*TEXT EXTRACT*:
Compassion-inclined animal literature has an unsettling, estranging effect on readers. It invites a reappraisal of our interactions with nature and encourages engagement with difficult ethical questions. This chapter introduces the idea of animal literature as a literature of protest that educates readers on ways human behavior causes suffering, promotes empathy, and envisions more compassionate ways of interacting with nonhuman neighbors. This chapter argues the imaginative spaces stories provide make an important contribution toward the formation of humane values. Here and throughout, Hugh Lofting’s Doctor Dolittle novels provide the impetus for the ‘welfarist’ approach to reading introduced.

My father recited poems out loud at home. I have vivid memories of him reading “The Bells Of Heaven” (Ralph Hodgson), “Snake” (D. H. Lawrence), and a poem I have never been able to relocate about a fox caught in a trap with young in the den. The innocence of anymals and the cruel power of humanity was manifest in sorrow, anger, even bitterness in my father’s soft voice. Already then, his sentiments echoed my own experiences with humanity and anymals in rural America. I also recall my mother singing the folksong, “The Fox Went out on a Chilly Night,” and how my father would say, “The fox has to eat, too.” I realize now that the poems themselves might never have reached me if my parents had not read and sung to us when we were young. Through their voices—through this shared experience of literature—I gained more than what was written on those dog-eared pages.

*GIVEN DATA*:
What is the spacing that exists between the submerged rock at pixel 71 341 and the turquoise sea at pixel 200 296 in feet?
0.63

*STATED GOAL A*:
Answer these questions using the text on animal literature, each on its own line:
(i) Whose novels provide the impetus for the "welfarist" approach to reading?
(ii) Which poem by D. H. Lawrence did the father recite?
(iii) What folksong did the mother sing?
*STATED GOAL B*: Write the next paragraph of the text on animal literature, picking up right after its final sentence.

*RESPONSE A*:
(i) Hugh Lofting's Doctor Dolittle novels
(ii) "Snake"
(iii) "The Fox Went out on a Chilly Night"

*RESPONSE B*:
—Lisa Kemmerer, Montana State University Billings, philosopher-activist

Personal correspondence. On her use of the term anymal, see Prof. Kemmerer’s “Verbal Activism: ‘Anymals’,” Society and Animals 14.1 (May 2006): 9–14. It is a contraction of any and animal, which indicates all individuals of any species other than the speaker/author. She prefers it to the regular spelling because it avoids the suggestion humans are not themselves animals, as well as the dualism and alienation implied by the prefixed term nonhumans or the qualifier other animals.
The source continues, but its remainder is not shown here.